The product rule and Bayes rule

[aaaa202]

Is the rule:

P(AB I) = P(BA I)

(which is used to derive Bayes rule) an axiom for probability? And if so, do you guys find it intuitive that it should hold. For instance consider a box with green and red beads. Do you think it is strictly obvious that the probability of getting red-green is the same as the probability for getting green-red?

My question is because I do not think that Bayes rule is intuitive yet it is derived from exactly this principle.

 

[Fredrik]

I don't understand your notation. Regarding your example, I don't think it's at all obvious. I didn't even know that it was true. (I compared the probability of "red, then green" to the probability of "green, then red" in a few simple examples, and they were equal every time, so it seems to be true).

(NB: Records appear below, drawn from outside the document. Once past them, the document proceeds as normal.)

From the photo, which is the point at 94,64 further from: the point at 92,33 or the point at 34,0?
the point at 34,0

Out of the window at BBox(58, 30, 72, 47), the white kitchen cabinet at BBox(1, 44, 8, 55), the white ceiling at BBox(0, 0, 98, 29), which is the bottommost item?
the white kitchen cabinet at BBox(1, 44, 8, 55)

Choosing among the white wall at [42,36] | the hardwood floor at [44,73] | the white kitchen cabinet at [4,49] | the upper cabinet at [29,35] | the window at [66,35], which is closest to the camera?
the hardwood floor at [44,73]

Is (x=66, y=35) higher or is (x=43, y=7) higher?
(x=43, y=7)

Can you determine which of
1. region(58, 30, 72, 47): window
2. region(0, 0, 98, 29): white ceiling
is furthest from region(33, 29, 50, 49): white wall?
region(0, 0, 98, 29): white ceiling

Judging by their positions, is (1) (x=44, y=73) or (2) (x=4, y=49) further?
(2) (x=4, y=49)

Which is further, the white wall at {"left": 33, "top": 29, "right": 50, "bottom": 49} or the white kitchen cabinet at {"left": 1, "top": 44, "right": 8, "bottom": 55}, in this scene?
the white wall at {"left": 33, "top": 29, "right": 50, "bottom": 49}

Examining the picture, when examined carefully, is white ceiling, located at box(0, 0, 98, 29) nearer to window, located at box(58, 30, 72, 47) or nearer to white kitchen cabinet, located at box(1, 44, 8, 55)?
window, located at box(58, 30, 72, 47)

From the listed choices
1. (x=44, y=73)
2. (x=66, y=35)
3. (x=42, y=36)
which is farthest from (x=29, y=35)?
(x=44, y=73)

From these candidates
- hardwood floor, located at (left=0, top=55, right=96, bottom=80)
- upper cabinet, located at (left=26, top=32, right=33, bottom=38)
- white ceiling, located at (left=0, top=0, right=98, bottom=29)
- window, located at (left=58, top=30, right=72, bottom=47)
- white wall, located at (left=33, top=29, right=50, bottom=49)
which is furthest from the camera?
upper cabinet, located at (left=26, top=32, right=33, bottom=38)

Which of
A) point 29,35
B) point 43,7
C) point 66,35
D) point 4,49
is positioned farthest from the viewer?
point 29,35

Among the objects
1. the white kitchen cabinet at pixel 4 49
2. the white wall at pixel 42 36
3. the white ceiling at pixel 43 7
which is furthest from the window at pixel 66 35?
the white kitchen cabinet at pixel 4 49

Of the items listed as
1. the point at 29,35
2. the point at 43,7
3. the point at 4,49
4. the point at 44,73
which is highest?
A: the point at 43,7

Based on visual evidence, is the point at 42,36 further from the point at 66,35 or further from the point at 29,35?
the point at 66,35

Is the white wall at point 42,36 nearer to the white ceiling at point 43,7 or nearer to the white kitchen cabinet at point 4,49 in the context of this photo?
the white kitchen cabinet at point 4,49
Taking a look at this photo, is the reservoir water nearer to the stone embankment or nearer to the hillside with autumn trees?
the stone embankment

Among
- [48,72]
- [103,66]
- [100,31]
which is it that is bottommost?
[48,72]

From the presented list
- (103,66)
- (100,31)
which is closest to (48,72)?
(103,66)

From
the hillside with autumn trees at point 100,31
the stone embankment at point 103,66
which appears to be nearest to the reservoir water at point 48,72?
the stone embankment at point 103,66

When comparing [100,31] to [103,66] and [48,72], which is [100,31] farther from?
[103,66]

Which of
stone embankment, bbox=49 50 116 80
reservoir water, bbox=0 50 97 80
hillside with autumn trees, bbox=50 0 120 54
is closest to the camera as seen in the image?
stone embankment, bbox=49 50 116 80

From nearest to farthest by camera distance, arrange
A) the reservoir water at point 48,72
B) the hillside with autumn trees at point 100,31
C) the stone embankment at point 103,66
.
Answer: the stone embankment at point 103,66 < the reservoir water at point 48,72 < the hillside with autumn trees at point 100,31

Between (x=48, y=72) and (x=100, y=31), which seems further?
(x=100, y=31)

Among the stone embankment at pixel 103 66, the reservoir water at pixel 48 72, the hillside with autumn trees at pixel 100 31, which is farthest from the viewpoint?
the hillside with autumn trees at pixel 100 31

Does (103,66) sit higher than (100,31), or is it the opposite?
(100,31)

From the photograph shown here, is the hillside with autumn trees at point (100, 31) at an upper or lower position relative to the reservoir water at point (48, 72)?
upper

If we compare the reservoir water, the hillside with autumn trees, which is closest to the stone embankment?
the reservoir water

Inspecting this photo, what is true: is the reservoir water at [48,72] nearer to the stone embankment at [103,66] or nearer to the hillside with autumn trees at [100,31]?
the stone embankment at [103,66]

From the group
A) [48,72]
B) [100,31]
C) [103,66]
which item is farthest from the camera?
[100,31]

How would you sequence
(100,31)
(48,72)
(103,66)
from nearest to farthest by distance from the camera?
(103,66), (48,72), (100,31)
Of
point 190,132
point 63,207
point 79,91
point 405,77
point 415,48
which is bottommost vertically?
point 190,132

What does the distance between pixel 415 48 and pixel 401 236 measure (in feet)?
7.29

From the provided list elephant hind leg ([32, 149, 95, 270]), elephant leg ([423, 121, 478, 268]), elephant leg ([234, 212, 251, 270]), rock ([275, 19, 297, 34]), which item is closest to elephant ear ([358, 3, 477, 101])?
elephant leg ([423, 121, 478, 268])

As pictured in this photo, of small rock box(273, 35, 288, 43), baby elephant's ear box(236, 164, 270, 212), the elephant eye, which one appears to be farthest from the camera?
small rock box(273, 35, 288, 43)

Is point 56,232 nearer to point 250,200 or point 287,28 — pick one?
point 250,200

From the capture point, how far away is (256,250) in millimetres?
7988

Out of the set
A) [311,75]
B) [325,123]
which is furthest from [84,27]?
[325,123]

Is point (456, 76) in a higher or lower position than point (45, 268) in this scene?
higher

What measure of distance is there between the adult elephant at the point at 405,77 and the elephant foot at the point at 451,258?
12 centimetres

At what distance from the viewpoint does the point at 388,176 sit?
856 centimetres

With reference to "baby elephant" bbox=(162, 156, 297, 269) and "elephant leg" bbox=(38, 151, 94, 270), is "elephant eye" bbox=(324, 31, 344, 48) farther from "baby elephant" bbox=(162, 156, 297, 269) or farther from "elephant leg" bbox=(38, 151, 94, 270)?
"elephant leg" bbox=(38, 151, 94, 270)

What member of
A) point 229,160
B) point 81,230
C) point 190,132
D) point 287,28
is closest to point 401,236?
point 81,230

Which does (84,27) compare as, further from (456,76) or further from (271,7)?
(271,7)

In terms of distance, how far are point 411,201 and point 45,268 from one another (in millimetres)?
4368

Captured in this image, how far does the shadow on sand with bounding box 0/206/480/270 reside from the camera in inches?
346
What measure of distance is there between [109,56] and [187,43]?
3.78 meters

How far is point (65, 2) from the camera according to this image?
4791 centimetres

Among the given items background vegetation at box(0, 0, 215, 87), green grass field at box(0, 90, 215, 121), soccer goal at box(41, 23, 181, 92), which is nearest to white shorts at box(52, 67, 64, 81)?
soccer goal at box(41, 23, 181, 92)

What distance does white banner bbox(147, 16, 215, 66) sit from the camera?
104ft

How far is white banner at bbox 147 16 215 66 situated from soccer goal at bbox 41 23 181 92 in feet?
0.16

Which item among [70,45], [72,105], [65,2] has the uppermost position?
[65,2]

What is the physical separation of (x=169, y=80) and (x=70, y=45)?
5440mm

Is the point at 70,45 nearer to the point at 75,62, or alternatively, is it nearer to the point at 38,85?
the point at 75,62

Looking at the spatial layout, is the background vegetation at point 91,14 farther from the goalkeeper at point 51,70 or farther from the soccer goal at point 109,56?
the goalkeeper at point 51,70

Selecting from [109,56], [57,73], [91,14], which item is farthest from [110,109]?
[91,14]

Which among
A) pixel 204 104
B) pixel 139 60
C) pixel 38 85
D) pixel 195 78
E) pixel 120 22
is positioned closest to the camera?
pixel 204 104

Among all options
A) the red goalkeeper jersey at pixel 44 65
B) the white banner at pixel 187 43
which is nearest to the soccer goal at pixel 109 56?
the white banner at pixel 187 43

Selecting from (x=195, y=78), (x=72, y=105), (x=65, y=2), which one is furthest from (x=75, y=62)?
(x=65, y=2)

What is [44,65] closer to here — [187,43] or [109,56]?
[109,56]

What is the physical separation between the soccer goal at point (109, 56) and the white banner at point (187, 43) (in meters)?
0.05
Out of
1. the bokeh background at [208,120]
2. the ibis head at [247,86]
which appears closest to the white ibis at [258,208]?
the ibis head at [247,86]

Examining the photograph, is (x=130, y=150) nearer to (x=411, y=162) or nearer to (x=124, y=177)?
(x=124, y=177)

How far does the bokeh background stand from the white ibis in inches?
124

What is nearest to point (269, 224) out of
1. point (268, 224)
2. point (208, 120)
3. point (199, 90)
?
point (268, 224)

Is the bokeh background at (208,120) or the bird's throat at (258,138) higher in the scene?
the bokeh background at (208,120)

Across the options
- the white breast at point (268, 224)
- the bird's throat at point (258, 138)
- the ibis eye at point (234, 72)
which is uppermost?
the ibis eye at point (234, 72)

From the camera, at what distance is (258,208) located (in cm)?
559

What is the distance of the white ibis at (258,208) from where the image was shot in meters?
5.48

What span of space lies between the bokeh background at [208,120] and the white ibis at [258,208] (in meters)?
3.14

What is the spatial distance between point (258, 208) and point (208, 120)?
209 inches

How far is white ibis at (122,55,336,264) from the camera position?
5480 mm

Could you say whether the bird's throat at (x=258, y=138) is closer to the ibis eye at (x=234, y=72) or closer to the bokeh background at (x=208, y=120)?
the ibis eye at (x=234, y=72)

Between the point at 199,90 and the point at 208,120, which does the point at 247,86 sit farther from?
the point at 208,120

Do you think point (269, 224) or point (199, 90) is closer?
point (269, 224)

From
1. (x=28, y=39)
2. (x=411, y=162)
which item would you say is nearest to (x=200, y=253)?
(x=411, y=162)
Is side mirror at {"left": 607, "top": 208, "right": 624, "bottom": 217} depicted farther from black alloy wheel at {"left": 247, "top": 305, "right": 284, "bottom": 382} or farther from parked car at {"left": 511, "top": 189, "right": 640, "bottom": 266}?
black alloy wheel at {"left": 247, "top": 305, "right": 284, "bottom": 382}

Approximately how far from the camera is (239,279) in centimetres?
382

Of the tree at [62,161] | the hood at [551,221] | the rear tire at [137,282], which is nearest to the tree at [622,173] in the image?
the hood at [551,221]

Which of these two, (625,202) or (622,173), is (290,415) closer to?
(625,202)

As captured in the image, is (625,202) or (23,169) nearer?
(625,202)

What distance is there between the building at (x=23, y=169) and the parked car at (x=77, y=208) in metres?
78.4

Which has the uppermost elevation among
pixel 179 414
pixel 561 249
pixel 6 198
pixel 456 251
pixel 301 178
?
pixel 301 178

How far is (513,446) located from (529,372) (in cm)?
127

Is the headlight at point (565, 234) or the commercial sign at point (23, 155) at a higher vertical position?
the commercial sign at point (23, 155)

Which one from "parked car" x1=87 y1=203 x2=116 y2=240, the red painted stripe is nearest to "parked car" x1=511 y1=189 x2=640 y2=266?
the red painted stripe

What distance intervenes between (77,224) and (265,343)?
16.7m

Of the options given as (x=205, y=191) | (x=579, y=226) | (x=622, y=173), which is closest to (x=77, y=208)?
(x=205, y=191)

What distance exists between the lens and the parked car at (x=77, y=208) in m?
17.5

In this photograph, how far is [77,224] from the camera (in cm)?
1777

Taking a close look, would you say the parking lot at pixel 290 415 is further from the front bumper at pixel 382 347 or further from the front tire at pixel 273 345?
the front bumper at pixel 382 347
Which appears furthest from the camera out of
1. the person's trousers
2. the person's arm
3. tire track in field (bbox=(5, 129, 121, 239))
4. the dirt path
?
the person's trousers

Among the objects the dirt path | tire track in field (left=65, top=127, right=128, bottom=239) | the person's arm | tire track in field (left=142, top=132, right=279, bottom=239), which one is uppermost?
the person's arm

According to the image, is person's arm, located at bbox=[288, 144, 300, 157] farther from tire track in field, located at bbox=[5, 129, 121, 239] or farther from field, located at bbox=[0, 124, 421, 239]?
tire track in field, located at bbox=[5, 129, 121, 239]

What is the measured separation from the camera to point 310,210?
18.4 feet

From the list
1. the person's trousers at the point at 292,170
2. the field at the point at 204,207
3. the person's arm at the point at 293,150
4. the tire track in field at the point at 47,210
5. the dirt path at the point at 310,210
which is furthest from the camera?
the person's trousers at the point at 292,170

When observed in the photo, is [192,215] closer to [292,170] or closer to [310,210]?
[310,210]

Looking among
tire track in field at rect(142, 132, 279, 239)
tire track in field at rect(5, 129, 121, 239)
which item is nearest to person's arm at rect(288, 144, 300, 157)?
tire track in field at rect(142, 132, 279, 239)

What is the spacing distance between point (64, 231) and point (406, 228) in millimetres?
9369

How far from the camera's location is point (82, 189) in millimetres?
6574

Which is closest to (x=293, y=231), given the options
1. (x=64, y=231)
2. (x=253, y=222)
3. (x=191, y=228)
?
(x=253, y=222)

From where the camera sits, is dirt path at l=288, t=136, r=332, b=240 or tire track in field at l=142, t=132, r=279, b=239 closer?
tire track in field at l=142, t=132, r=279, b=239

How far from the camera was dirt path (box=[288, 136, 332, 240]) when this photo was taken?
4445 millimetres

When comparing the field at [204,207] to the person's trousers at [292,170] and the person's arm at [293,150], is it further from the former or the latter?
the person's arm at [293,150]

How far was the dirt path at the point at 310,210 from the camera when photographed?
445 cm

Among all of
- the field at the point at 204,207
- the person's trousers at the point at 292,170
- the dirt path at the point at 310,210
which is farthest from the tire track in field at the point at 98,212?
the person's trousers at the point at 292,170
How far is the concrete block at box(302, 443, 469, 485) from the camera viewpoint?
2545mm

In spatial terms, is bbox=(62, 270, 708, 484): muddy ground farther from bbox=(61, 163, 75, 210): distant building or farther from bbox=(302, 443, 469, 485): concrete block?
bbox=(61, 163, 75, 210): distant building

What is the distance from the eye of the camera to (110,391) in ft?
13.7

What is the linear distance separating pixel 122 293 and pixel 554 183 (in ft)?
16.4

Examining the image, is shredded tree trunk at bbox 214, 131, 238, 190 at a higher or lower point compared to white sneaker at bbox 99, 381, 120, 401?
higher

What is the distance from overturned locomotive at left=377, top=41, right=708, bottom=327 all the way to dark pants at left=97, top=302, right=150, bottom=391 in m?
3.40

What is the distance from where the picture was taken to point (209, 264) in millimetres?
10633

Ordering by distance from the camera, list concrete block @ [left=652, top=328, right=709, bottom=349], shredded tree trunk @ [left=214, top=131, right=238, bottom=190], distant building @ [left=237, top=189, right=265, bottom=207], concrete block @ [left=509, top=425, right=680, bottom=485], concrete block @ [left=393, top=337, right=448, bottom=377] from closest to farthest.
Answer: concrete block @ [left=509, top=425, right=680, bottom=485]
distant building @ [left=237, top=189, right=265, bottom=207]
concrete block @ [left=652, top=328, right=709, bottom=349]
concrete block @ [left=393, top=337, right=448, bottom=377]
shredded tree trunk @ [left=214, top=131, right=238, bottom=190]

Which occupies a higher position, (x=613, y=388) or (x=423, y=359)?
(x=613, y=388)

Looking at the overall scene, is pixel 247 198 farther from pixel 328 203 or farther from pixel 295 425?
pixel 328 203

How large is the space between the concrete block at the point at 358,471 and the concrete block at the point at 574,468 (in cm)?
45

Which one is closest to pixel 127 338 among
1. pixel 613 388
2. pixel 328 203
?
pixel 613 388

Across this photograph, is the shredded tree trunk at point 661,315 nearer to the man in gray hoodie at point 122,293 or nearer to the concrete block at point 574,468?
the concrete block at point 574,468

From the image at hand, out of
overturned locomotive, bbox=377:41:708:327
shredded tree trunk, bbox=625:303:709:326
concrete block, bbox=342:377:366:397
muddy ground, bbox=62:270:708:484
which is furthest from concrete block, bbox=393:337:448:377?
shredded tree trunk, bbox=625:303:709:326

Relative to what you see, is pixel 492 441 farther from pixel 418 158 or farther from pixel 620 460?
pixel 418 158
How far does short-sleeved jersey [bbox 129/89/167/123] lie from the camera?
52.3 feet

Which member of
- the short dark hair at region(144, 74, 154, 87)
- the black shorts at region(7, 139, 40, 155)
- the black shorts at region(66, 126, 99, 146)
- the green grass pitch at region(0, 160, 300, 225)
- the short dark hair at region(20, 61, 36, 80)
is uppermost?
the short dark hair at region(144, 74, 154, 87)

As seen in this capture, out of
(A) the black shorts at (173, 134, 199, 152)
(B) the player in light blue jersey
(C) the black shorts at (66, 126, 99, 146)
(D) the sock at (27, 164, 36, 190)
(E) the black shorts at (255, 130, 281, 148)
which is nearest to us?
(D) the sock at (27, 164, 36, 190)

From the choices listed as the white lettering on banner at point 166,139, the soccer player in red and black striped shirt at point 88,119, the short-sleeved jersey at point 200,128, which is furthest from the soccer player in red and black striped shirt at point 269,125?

But I don't see what it has to do with Bayes theorem. The following example seems more appropriate: Suppose that the total number of beads in your example is n, and that each of them has a unique integer between 1 and n written on it. Now the probability that the first bead you draw "is red and has an odd number" is the same as the probability that the first bead you draw "has an odd number and is red". That is intuitively obvious.

I have never taken a course on probability, so maybe I'm missing something simple, but isn't the derivation of Bayes theorem just what I'm doing below?

We define P(A|B) by
$$P(A|B)=\frac{P(A\cap B)}{P(B)}.$$ This equality implies that $$P(A\cap B)=P(A|B)P(B).$$ Since A and B are arbitrary here, we also have $$P(B\cap A)=P(B|A)P(A).$$ Since the two left-hand sides are equal (by definition of $\cap$), the two right-hand sides must be equal. This implies that
$$P(A|B)=\frac{P(B|A)P(A)}{P(B)}.$$

 

[NegativeDept]

I have never taken a course on probability, so maybe I'm missing something simple, but isn't the derivation of Bayes theorem just what I'm doing below?

That looks right to me. In practice, conditional probability can become really confusing, especially when $A$ and $B$ are uncountable and $P$ is some kind of integral. But the main ideas follow from the set-theory argument you wrote. (Also, it only works if $P(B)\neq0$, otherwise we just divided by zero.)